How amazing it is that, by invoking longstanding state law empowering him to declare an emergency and rule Connecticut by decree, Governor Lamont can close businesses, eliminate the jobs and incomes of hundreds of thousands of people, impoverish them and their families, devastate the economy for years to come, commandeer the hospitals and nursing homes, and impose regulations on anyone seeking to go out in public, but he can’t cancel or postpone the $350 million in 5½-percent raises scheduled for state government employees July 1.

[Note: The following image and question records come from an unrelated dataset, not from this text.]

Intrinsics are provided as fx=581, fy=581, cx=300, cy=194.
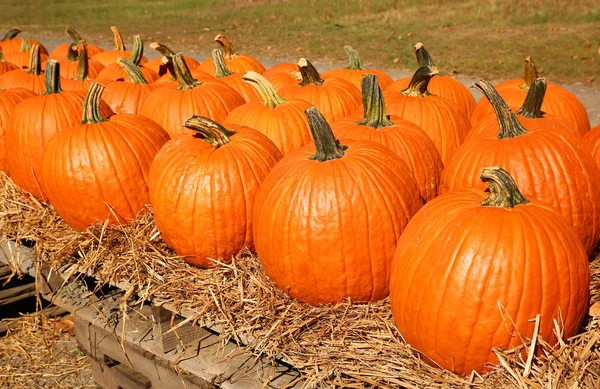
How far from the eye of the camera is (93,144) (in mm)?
3387

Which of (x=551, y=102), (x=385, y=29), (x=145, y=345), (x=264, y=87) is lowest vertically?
(x=145, y=345)

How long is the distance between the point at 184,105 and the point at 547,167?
2.38 m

The governor admits that it’s wrong for state employees to get raises when so many people have lost their incomes because of state government’s response to the virus epidemic. The governor says he has asked the state employee unions to give up the raises but they have refused and he can’t figure out what else he can do.
But the problem is only that the governor isn’t trying very hard to bring the state employee unions into line, because he doesn’t want to try very hard, the unions being the army of his political party, the Democrats. If the Democrats lose the support of that army, Connecticut might regain political competition.
Yes, the raises are a matter of contract and thus ordinarily inviolable constitutionally, even if this contract is one of those magic contracts whereby the unions are said to have given up a lot even as the total expense of the compensation of their members increases. And yes, the contract is not Lamont’s fault, since it was settled during the administration of his predecessor, Gov. Dannel P. Malloy, who openly pledged himself to be the “servant” of the unions.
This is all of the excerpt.